Today, the US Food and Drug Administration issued a proposal designed to assist companies developing new treatments for patients in the early stages of Alzheimer’s disease, before the onset of noticeable (overt) dementia.
Alzheimer’s disease is an irreversible, progressive brain disease that slowly destroys memory and thinking skills, and eventually the ability to carry out the simplest tasks of daily living.
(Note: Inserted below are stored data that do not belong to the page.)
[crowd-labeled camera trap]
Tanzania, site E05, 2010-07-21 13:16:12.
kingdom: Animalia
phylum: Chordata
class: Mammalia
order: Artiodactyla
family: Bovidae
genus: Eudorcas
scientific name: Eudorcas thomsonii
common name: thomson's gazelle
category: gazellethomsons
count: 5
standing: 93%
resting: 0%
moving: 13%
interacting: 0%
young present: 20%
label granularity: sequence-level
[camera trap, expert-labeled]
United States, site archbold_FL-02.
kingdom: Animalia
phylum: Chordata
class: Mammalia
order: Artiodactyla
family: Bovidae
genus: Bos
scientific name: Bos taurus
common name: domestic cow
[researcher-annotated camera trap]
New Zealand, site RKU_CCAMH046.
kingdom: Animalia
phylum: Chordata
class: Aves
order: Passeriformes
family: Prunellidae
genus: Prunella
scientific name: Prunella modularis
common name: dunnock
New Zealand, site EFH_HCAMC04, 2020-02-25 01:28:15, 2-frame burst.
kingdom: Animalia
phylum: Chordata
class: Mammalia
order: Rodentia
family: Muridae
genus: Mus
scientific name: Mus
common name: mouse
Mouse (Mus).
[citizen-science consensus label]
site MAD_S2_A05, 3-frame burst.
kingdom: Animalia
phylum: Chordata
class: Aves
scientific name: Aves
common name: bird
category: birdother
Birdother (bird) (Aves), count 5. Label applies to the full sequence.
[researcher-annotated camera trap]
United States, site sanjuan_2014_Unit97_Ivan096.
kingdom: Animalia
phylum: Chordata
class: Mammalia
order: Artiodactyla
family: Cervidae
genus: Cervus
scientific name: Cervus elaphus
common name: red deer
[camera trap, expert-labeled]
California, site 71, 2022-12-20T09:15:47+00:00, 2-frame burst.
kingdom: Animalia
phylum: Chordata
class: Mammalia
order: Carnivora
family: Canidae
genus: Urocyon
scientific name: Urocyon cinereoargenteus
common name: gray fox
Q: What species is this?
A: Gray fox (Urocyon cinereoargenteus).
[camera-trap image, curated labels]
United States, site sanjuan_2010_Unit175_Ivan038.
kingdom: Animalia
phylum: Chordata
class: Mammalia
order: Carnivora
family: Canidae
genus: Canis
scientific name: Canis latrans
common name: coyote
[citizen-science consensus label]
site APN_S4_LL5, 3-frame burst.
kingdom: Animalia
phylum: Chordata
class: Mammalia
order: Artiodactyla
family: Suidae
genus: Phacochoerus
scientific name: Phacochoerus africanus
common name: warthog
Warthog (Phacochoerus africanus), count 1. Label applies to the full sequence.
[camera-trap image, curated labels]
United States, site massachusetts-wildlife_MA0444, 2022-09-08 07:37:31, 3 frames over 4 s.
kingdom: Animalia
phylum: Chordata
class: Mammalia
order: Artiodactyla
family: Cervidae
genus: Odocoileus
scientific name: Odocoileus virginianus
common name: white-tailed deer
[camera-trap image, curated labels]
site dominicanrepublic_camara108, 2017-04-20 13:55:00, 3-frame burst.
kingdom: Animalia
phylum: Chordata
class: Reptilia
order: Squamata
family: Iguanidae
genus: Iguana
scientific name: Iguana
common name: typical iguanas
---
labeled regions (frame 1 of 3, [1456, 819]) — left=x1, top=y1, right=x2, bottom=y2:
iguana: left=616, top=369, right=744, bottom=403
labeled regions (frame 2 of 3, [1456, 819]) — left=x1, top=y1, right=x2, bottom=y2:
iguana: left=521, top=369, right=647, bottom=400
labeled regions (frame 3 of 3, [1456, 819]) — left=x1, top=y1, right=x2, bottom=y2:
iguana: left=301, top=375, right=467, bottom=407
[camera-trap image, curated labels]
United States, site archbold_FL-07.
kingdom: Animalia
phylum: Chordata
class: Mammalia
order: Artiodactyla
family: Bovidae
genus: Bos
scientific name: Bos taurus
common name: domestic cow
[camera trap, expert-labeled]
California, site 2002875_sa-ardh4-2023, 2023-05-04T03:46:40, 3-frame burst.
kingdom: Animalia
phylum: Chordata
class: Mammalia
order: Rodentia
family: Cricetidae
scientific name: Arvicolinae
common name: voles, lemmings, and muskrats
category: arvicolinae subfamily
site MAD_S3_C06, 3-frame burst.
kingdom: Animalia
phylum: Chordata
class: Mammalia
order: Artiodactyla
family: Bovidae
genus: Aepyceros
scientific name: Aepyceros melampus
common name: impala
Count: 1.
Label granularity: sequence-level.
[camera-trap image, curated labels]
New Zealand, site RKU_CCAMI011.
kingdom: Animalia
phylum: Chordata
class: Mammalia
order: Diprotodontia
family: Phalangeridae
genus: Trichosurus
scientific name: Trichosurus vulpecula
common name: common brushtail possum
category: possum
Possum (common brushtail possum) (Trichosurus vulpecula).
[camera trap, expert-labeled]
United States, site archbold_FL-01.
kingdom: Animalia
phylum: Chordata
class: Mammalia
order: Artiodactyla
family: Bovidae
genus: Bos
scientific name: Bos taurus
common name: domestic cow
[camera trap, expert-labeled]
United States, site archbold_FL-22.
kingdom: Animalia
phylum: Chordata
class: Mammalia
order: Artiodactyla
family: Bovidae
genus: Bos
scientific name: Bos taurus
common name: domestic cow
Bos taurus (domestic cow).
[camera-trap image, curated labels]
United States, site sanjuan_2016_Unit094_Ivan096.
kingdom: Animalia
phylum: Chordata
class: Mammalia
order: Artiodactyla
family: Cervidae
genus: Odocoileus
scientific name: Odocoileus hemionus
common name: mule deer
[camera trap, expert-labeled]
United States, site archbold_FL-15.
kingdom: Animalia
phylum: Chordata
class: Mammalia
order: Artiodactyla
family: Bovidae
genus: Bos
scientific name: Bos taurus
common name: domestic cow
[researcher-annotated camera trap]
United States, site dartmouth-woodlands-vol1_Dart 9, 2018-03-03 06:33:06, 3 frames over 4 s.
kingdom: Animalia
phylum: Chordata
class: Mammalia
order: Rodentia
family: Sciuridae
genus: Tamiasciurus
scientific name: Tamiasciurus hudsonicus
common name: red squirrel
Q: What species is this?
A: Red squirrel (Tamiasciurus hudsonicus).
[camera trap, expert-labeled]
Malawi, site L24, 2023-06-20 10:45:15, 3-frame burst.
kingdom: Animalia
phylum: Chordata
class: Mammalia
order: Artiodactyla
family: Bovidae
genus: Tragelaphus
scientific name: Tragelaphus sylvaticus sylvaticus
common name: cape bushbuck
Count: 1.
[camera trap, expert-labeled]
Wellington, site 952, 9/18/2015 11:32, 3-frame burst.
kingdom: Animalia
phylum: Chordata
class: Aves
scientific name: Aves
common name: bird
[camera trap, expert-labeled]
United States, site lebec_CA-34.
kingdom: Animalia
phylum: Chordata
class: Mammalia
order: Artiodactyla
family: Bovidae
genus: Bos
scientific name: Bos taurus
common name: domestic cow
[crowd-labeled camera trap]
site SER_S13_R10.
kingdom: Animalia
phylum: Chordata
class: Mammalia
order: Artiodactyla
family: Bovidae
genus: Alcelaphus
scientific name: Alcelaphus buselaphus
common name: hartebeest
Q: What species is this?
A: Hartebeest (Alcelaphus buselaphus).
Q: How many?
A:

In most people with Alzheimer’s, symptoms first appear after age 60. Alzheimer’s disease is the most common cause of dementia among older people.
“The scientific community and the FDA believe that it is critical to identify and study patients with very early Alzheimer’s disease before there is too much irreversible injury to the brain,” said Russell Katz, MD, director of the Division of Neurology Products in the FDA’s Center for Drug Evaluation and Research. “It is in this population that most researchers believe that new drugs have the best chance of providing meaningful benefit to patients.”
The draft guidance titled, “Guidance for Industry, Alzheimer’s Disease: Developing Drugs for the Treatment of Early Stage Disease,” explains the FDA’s current thinking about the way researchers can identify and select patients with early Alzheimer’s disease, or those who are at risk of developing the disease, for participation in clinical trials. In recent years, the research community has tried to find ways to identify these patients using criteria that are based on biological indicators (biomarkers). Researchers have also tried to develop sensitive clinical measures that can detect subtle mental decline.
“This draft guidance is intended to serve as a focus for continued discussions between the FDA and pharmaceutical sponsors, the academic community, advocacy groups, and the public,” adds Dr. Katz. “The FDA is committed to vigorously addressing Alzheimer’s disease and will work with industry to help develop new treatments in this early population as expeditiously as possible.”
For drugs designed to treat patients with overt dementia, the FDA currently requires that treatments not only show an effect on abnormal thinking, but also how well patients function. The goal for these trials is to ensure that any beneficial effect on thinking is associated with a clinically meaningful outcome for the patient, e.g., improvement or lack of decline in how patients feel or function.
However, because patients with early Alzheimer’s disease have little-to-no impairment of global functioning, it is difficult to assess changes in function in these patients. This can make it difficult to determine if a given treatment’s effect is clinically important.
FDA is seeking public comment on the draft guidance for 60 days. Instructions on how to submit comments are included in a related Federal Register notice issued today. In finalizing the guidance document, the agency will consider the information received from the public.
The FDA proposal is part of US Department of Health and Human Services’ efforts under the National Plan to Address Alzheimer’s Disease, which calls for both the government and the private sector to intensify efforts to treat or prevent Alzheimer’s and related dementias and to improve care and services. It responds to recommendations from a May 2012 HHS and National Institutes of Health Alzheimer’s research summit to conduct clinical trials in at-risk individuals without symptoms and to develop and validate new measures so that Alzheimer’s can be measured at the earliest possible time in the course of the disease.